_Set of tasks_
a - In the commentary on United States v. Knights, what did the Supreme Court uphold in Griffin v. Wisconsin in 1987?
b - Continue the commentary on United States v. Knights, starting right after its last sentence.

_Source passage_
Wednesday, Jan. 02, 2002

Last month, in United States v. Knights, the Supreme Court held that a police officer may search a probationer's home on the basis of reasonable suspicion. This will not sound to most ears like a radical decision, and in nearly all respects it isn't. Moreover, the probationer in the case, Mark James Knights, who apparently kept materials for explosives in his home, was hardly a sympathetic character.

Within its opinion, however, the Court did make one argument the implications of which could be quite significant. If taken to its logical conclusion, the argument could authorize far-reaching invasions of privacy that would affect law-abiding citizens, not just convicts on probation.

The Facts of United States v. Knights

Knights's California drug conviction led to a sentence of probation. The probation order, which Knights signed, required him to "[s]ubmit his person, property, place of residence, vehicle, personal effects, to search at anytime, with or without a search warrant, warrant of arrest or reasonable cause by any probation officer or law enforcement officer." In short, it allowed a search to be conducted without any cause whatsoever.

Nevertheless, when a detective looked through Knights's home, he did, in fact, have reasonable suspicion to believe that Knights had engaged in several crimes, including arson. The detective's search then revealed -- among other things -- a detonation cord, ammunition, liquid chemicals, and instruction manuals on chemistry and electrical circuitry.

The question presented to the Supreme Court was whether the search of Knights violated the Fourth Amendment. If it did, then none of the evidence would be admissible at the respondent's criminal trial. In a unanimous ruling, the Court held that it did not.

Knights's Holding: Probationers' Diminished Privacy Expectations

The idea that probationers have a reduced constitutional expectation of privacy relative to the rest of the population is not an innovation of the 2001 term. In 1987, the Court in Griffin v. Wisconsin upheld a regulation that allowed probation officers to search probationers based on "reasonable grounds" to believe contraband is present.

_Dataset records_
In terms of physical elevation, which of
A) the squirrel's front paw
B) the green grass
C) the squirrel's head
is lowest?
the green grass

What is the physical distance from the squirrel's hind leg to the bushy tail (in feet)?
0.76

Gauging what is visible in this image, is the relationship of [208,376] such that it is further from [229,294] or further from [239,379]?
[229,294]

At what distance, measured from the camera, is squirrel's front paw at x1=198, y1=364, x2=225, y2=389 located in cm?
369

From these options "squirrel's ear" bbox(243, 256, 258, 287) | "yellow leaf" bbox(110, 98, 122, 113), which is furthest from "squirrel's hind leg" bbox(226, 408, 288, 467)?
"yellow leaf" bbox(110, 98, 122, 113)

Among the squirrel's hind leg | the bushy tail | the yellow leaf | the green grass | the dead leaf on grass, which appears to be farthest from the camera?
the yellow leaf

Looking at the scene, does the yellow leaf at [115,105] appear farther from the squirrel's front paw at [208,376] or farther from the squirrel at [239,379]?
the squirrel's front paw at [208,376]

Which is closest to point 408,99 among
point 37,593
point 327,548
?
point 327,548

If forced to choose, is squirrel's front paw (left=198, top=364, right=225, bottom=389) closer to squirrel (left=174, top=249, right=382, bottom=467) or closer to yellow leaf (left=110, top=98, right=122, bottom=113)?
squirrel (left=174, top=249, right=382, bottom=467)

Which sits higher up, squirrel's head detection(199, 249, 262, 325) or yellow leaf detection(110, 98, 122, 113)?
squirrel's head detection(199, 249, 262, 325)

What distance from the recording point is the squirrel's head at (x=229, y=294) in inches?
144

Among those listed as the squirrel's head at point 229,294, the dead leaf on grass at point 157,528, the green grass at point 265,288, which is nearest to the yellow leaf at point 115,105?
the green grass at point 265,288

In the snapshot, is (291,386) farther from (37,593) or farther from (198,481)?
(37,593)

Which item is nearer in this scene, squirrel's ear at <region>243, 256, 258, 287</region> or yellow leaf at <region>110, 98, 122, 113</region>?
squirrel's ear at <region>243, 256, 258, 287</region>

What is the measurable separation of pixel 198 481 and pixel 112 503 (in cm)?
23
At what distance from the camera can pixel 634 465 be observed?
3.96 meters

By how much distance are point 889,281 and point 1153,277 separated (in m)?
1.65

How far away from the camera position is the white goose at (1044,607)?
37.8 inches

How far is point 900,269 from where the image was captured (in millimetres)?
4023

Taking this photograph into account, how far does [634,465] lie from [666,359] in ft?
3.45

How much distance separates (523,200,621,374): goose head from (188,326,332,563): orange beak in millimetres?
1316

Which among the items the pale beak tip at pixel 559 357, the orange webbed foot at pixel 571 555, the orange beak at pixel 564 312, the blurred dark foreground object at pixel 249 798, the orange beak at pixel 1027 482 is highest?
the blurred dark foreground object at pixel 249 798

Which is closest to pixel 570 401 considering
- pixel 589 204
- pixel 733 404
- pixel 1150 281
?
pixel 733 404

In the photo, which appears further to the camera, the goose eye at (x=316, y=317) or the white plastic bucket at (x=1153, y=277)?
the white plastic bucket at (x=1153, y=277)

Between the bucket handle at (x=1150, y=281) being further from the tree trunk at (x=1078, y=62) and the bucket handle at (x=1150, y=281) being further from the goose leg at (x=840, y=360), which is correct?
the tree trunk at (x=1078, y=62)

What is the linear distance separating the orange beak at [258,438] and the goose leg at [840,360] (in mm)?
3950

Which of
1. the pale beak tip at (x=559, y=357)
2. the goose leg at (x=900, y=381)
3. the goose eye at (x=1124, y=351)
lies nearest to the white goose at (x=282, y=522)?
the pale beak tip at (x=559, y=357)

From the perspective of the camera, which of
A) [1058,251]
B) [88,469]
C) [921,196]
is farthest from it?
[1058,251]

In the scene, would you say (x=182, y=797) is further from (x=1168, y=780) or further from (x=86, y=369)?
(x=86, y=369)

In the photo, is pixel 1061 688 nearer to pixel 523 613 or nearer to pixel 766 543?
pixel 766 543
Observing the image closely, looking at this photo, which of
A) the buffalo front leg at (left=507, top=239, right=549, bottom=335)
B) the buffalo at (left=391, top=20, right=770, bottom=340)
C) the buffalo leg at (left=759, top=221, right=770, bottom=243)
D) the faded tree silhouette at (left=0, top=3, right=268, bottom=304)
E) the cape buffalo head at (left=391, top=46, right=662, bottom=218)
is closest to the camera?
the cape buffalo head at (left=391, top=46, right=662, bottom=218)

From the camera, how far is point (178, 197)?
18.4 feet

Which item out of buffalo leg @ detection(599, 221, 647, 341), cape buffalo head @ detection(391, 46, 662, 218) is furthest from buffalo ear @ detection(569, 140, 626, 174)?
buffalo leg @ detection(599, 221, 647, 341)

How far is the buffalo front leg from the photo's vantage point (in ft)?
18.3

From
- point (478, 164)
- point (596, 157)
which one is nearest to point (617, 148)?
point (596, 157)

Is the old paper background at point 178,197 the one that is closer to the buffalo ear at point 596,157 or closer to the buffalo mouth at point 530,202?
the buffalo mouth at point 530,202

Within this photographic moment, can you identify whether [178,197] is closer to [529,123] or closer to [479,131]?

_Set of answers_
a - A regulation that allowed probation officers to search probationers based on "reasonable grounds" to believe contraband is present.

b -
Knights, however, goes further than Griffin did. Knights not only recognizes the authority to search probationers without a warrant or probable cause, but makes clear that this authority extends beyond matters related to probation itself.

The difference is this: Griffin was searched for evidence of a probation violation, whereas Knights was searched for evidence of further crimes. Still, the distinction between Griffin and Knights is subtle, and it is hardly surprising, given other precedents, that the Court decided that nothing should turn on it.

Notice and Privacy: The Dangerous Implications of the Knights Opinion

Up to this point, the ruling in Knights is relatively innocuous -- and thus has rightly attracted relatively little commentary. But Knights goes further, in a way that few commentators have noticed and that makes the opinion a potentially dangerous precedent.

In ruling as it did in Knights, the Court did not rest exclusively on the probationer's status, one that makes him simultaneously more dangerous and less deserving of rights than others, by virtue of his criminal conviction. Rather, the Justices presented another argument in defense of their ruling -- one that could extend to all citizens, not only those on probation.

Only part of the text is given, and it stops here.